Current Emmigration Trends
As outsourcing has shifted in the last few decades, more emphasis is being placed on finding workers to fill complex high-skill roles rather than just cheap alternatives to filling low-skill roles in high-cost countries. As stated, higher-end skill sets tend to be more challenging to offshore due to legal, cultural and logistical barriers. So rather than going to where the workers are, employers have been hoping they will come to them. Foreign labor is expected to add 5.2 million people to the US workforce and expand GDP by 2% in the next decade. Europe is also looking to foreign labor as 74% of small and mid-sized EU businesses struggle with labor shortages, with digital skills especially lacking. As skilled talent shortages have gone well beyond the pandemic, it’s become clear that Western nations will need to begin seriously considering help from abroad in order to fill consistently high job vacancy rates.
So where is all this help going to come from? Very few countries have large populations looking to move out each year and even fewer with large numbers of highly skilled workers to fill these shortages. Among them, India is the largest contributor, with 979,000 people leaving to live abroad in 2023 alone. As mentioned previously in the Workforce Trends Report, large amounts of the Indian economy is still operating in the informal sector.
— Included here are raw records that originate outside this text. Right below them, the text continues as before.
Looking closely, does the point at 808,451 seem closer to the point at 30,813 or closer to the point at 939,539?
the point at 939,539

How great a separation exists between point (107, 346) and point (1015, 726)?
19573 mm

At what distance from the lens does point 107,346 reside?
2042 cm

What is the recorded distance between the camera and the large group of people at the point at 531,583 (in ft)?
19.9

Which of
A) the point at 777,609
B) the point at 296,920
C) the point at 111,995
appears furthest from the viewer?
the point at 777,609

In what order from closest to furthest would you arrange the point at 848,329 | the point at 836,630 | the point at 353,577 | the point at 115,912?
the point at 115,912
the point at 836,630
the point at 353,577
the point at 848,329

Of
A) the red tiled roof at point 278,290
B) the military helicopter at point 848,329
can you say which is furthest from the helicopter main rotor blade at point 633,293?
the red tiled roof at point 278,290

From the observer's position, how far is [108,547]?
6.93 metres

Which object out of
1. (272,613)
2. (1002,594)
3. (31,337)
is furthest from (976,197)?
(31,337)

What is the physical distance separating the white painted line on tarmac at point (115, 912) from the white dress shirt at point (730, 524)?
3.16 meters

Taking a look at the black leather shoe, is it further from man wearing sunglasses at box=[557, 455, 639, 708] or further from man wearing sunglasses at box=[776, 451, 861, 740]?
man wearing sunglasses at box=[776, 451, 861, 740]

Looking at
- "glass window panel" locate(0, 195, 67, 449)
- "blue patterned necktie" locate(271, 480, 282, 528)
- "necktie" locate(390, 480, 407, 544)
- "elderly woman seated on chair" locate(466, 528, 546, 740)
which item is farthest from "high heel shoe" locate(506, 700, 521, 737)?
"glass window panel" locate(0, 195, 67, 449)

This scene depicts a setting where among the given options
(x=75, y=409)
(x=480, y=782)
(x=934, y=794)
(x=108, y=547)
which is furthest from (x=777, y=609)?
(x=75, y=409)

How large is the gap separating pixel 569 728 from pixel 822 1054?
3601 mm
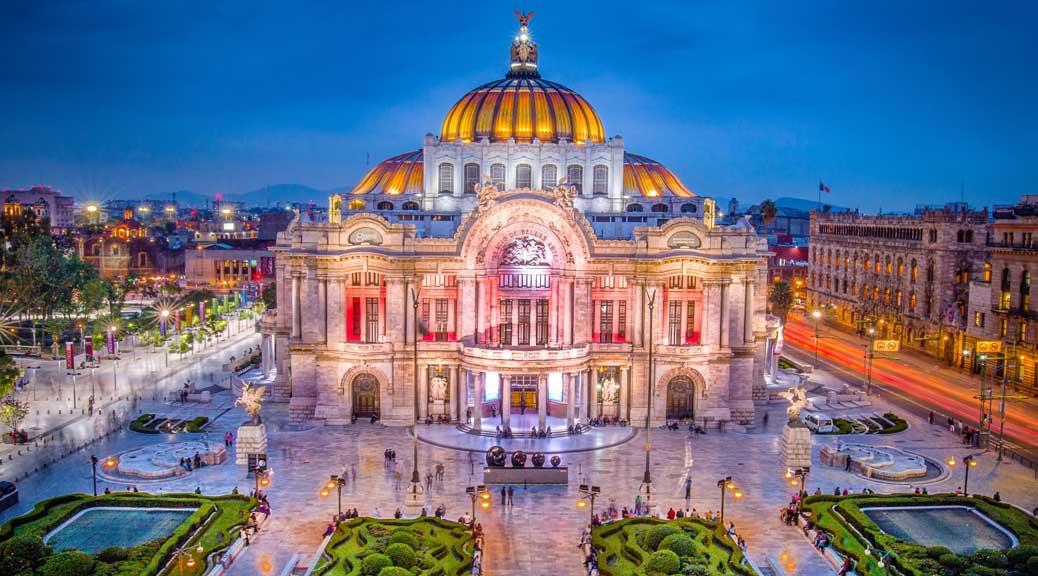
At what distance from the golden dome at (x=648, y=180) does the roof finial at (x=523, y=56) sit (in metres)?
13.2

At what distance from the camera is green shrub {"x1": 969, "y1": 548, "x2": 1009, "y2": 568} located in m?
40.7

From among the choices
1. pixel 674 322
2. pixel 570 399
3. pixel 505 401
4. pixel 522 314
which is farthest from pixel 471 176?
pixel 570 399

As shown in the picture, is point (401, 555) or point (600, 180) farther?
point (600, 180)

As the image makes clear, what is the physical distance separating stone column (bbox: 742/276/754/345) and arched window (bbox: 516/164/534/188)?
2155cm

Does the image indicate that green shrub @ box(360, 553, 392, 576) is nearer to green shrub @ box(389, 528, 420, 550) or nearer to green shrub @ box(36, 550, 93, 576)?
green shrub @ box(389, 528, 420, 550)

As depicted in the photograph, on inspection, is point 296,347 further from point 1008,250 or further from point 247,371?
point 1008,250

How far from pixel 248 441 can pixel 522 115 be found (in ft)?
131

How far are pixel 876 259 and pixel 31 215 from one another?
129m

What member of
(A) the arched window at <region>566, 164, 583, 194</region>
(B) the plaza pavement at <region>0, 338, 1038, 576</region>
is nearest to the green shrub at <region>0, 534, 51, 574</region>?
(B) the plaza pavement at <region>0, 338, 1038, 576</region>

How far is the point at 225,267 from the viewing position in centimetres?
16250

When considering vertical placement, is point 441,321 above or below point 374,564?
above

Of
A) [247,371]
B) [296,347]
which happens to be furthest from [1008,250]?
[247,371]

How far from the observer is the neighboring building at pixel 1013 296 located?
84688mm

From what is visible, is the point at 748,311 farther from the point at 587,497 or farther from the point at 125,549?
the point at 125,549
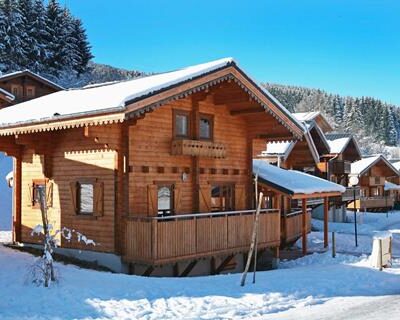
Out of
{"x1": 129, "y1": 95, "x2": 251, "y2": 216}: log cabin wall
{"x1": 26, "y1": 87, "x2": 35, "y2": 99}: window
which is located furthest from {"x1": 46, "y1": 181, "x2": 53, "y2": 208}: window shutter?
{"x1": 26, "y1": 87, "x2": 35, "y2": 99}: window

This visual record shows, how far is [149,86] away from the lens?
47.2ft

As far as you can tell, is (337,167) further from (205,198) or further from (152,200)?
(152,200)

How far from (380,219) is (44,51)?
130 ft

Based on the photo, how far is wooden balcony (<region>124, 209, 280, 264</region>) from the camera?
14055 millimetres

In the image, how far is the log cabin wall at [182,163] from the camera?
15.4 meters

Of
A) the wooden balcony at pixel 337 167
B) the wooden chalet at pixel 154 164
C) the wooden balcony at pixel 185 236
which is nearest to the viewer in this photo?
the wooden balcony at pixel 185 236

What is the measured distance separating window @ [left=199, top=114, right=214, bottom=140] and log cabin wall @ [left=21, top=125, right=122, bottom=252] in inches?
154

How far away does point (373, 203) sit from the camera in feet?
171

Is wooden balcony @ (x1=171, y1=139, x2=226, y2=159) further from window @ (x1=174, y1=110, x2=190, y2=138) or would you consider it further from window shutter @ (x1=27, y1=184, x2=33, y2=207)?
window shutter @ (x1=27, y1=184, x2=33, y2=207)

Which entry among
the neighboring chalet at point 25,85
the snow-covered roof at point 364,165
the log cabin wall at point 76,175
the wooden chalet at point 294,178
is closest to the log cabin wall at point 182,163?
the log cabin wall at point 76,175

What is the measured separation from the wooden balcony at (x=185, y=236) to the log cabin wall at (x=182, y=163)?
979 millimetres

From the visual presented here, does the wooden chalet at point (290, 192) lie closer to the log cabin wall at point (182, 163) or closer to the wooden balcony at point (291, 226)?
the wooden balcony at point (291, 226)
This has made creating new jobs for college-educated talent, especially outside of the established IT offshoring industry, quite challenging. While India is continuing to add jobs at a record pace, it cannot keep up with its massive population of college-educated youth demanding better paying and more skill-intensive roles, driving migration out of the country. China is also a major source of emigration with 568,000 people leaving the country in 2023. Wealthy Chinese investors and skilled college students tend to be among the most likely to emigrate from China, making it a major resource for countries looking to fill holes in their economies.